Herein lies the problem. In their rush to securitize poorly underwritten mortgages and foist them upon unsuspecting investors around the world, bankers decided that they did not have to play by the (legal) rules. They did not create and/or keep the original documents needed to prove to the property courts that a lender has the legal right to foreclose. The bankers didn’t care - because they no longer owned the mortgages; they only serviced the mortgages for investors to whom they had sold the mortgage-backed securities (MBS).
“No-doc” loans became “no-doc” foreclosures because servicers found it much cheaper to foreclose with forged documents than to restructure a mortgage, even when the restructuring was in the best interests of the investor who owned the mortgage. Losses on foreclosed properties go to the investors; the bank servicers get paid no matter how severe the losses.

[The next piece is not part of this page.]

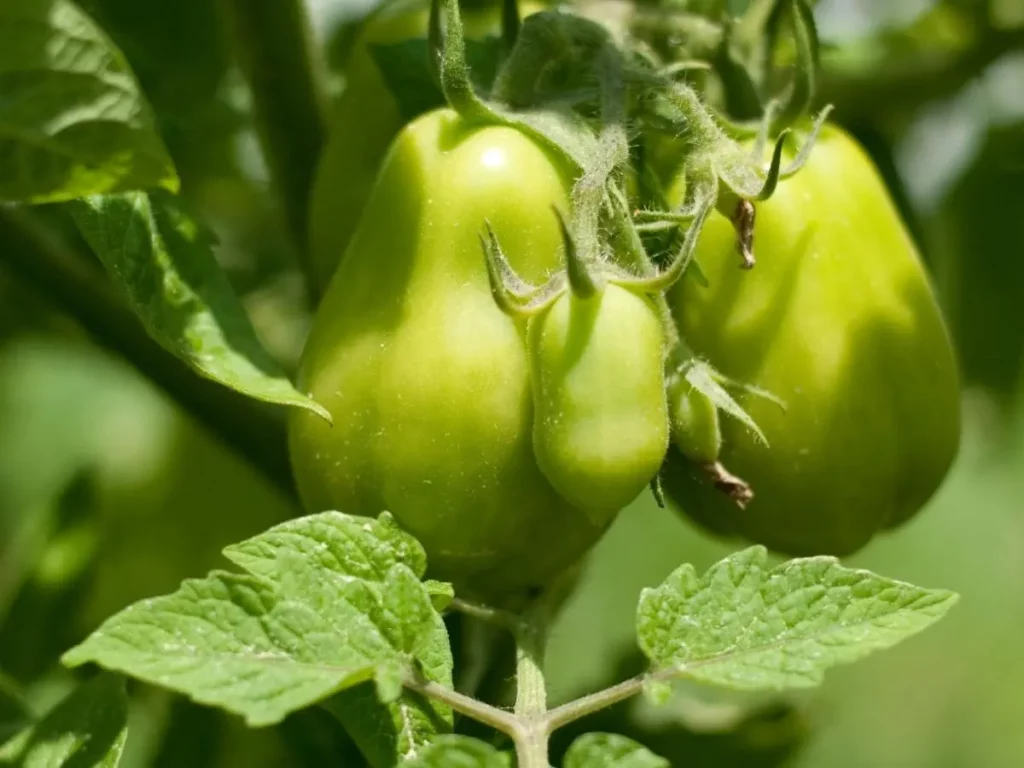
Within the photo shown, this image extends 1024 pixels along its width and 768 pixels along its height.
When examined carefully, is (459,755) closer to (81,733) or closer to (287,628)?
(287,628)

When a few borrowers challenged “no-doc” foreclosures, the bankers responded by “re-creating” the originals - i.e., by forging and backdating signatures and notarizations and then committing perjury about their actions before the property courts. Borrowers (and the media) responded, in turn, by calling attention to the perjury and forgery problems Wall Street prefers to peddle as “paperwork” problems.

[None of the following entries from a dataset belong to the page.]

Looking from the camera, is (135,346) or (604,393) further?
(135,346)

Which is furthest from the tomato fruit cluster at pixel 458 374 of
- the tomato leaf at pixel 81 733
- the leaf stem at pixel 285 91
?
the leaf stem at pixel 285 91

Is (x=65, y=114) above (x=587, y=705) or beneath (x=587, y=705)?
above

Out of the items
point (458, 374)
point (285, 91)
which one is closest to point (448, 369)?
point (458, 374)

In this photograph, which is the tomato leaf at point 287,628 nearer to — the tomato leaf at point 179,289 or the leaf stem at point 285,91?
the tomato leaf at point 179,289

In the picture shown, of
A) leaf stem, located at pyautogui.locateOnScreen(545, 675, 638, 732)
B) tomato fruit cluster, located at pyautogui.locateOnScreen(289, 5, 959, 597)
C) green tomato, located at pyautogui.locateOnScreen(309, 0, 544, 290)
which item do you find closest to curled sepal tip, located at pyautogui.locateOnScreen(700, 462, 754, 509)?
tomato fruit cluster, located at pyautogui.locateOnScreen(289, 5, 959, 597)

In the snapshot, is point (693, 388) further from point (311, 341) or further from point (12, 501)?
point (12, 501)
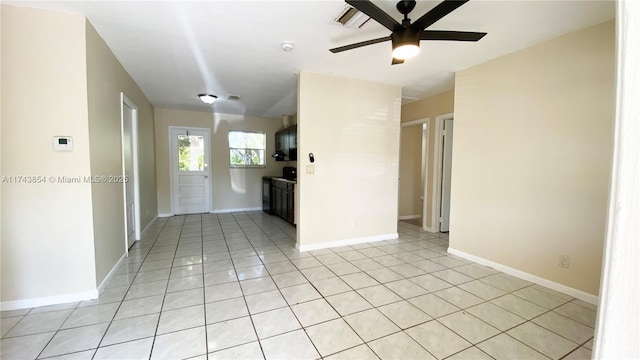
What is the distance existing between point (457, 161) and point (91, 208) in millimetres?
4053

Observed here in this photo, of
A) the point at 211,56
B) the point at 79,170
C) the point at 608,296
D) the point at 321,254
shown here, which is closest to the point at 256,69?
the point at 211,56

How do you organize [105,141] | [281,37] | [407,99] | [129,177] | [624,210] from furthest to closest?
[407,99] < [129,177] < [105,141] < [281,37] < [624,210]

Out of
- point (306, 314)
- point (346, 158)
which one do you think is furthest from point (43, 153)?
point (346, 158)

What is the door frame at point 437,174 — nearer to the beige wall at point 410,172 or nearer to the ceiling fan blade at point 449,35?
the beige wall at point 410,172

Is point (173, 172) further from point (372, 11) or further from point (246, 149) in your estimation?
point (372, 11)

Why does this matter so much? Because of what economists call “externalities.” What happens to the homeowner who is going into foreclosure affects each and every one of us. If there is one foreclosure in your neighborhood, the value of your house will fall by 1 percent; if there are five foreclosures in your neighborhood, the value of your house will fall not by 5 percent but by 10 percent; and if there are 10 foreclosures in your neighborhood, you might not be able sell your house at any price. Why?

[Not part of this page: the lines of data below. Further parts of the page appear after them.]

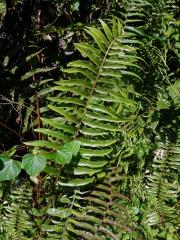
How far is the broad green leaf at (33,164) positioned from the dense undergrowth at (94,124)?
0.16 m

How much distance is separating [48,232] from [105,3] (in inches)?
70.7

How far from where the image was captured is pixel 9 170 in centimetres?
204

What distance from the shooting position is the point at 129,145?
8.77 feet

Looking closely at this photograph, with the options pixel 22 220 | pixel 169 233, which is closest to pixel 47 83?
pixel 22 220

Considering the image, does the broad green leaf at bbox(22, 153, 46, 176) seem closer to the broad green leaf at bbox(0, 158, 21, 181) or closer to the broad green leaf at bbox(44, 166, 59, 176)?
the broad green leaf at bbox(0, 158, 21, 181)

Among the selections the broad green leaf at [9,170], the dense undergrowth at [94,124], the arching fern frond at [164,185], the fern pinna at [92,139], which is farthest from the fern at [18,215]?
the arching fern frond at [164,185]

When a delinquent homeowner vacates a house, too often it is vandalized by criminals who steal anything that can be sold for value, such as aluminum siding, copper pipes and appliances such as heat pumps. This makes it impossible for the lender to sell the foreclosed house without investing tens of thousands of dollars in repairs, which lenders often are unwilling to do. Hence, the property becomes a haven for criminals in search of a private place to do their business. Many others are sold at discount prices, lowering comparables for the whole neighborhood.
Therefore, it is critically important that the state AGs and property courts around the country maintain the rule of law. If a bank has the legal right to foreclose, it must follow the law by producing in court the legal documents required to back its claim. If the bank cannot produce those documents, it must take the expensive legal steps to re-establish its legal rights; it cannot be allowed simply to forge copies of the original documents that it failed to maintain. Such forgeries have clouded the titles to millions of foreclosed properties and will cloud the titles to the 4 million properties that are headed into foreclosure. The costs of cleaning up the millions of titles to foreclosed homes, by themselves, will far exceed the proposed $25 billion settlement.
Instead of giving a free pass to the Wall Street banker who created the housing crisis, the state AGs should instead prosecute every instance of fraud, forgery and perjury within their jurisdiction. Flip the little fish into testifying against the big fish; then hit the big fish with jail time. Don’t leave bank shareholders holding the bag for the criminality of the Wall Street bankers who created the financial crisis. Now is the time for accountability, not for another big-bank bailout.
Rebel A. Cole is professor of finance and real estate at DePaul University.